— REQUIREMENT —
Nothing may be dropped. Retype the whole listing exactly.

— PROVIDED RECORDS —
##########
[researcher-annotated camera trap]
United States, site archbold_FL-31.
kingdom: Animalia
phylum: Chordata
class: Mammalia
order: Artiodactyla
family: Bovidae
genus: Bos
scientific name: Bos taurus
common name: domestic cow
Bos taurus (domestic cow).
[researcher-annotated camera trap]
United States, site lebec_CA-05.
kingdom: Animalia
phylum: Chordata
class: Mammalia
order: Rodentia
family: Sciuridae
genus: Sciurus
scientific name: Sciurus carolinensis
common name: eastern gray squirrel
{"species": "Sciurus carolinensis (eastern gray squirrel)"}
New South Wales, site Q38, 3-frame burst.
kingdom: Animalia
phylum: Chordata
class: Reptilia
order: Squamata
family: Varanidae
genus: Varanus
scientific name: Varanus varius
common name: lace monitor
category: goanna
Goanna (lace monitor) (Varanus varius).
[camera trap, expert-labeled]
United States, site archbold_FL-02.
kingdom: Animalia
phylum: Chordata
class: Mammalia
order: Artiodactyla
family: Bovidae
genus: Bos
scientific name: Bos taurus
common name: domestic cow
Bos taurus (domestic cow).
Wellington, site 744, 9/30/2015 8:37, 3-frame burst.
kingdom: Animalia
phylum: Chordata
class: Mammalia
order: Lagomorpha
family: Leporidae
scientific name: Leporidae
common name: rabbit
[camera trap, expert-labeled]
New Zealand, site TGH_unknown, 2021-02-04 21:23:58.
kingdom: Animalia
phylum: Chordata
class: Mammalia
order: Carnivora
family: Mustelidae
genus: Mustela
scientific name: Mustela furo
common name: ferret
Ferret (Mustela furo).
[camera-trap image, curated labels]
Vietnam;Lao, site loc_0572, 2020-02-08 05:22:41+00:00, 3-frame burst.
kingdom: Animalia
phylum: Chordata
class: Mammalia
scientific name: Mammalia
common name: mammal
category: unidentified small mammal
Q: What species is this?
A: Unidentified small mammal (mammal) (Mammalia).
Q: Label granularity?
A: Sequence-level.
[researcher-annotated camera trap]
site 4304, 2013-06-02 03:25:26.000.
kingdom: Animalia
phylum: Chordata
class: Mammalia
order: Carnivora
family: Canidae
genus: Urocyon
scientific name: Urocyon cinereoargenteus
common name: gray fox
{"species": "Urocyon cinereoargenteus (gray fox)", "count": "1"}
##########
— SOLUTION TO THE PROBLEM —
[researcher-annotated camera trap]
United States, site archbold_FL-31.
kingdom: Animalia
phylum: Chordata
class: Mammalia
order: Artiodactyla
family: Bovidae
genus: Bos
scientific name: Bos taurus
common name: domestic cow
Bos taurus (domestic cow).
[researcher-annotated camera trap]
United States, site lebec_CA-05.
kingdom: Animalia
phylum: Chordata
class: Mammalia
order: Rodentia
family: Sciuridae
genus: Sciurus
scientific name: Sciurus carolinensis
common name: eastern gray squirrel
{"species": "Sciurus carolinensis (eastern gray squirrel)"}
New South Wales, site Q38, 3-frame burst.
kingdom: Animalia
phylum: Chordata
class: Reptilia
order: Squamata
family: Varanidae
genus: Varanus
scientific name: Varanus varius
common name: lace monitor
category: goanna
Goanna (lace monitor) (Varanus varius).
[camera trap, expert-labeled]
United States, site archbold_FL-02.
kingdom: Animalia
phylum: Chordata
class: Mammalia
order: Artiodactyla
family: Bovidae
genus: Bos
scientific name: Bos taurus
common name: domestic cow
Bos taurus (domestic cow).
Wellington, site 744, 9/30/2015 8:37, 3-frame burst.
kingdom: Animalia
phylum: Chordata
class: Mammalia
order: Lagomorpha
family: Leporidae
scientific name: Leporidae
common name: rabbit
[camera trap, expert-labeled]
New Zealand, site TGH_unknown, 2021-02-04 21:23:58.
kingdom: Animalia
phylum: Chordata
class: Mammalia
order: Carnivora
family: Mustelidae
genus: Mustela
scientific name: Mustela furo
common name: ferret
Ferret (Mustela furo).
[camera-trap image, curated labels]
Vietnam;Lao, site loc_0572, 2020-02-08 05:22:41+00:00, 3-frame burst.
kingdom: Animalia
phylum: Chordata
class: Mammalia
scientific name: Mammalia
common name: mammal
category: unidentified small mammal
Q: What species is this?
A: Unidentified small mammal (mammal) (Mammalia).
Q: Label granularity?
A: Sequence-level.
[researcher-annotated camera trap]
site 4304, 2013-06-02 03:25:26.000.
kingdom: Animalia
phylum: Chordata
class: Mammalia
order: Carnivora
family: Canidae
genus: Urocyon
scientific name: Urocyon cinereoargenteus
common name: gray fox
{"species": "Urocyon cinereoargenteus (gray fox)", "count": "1"}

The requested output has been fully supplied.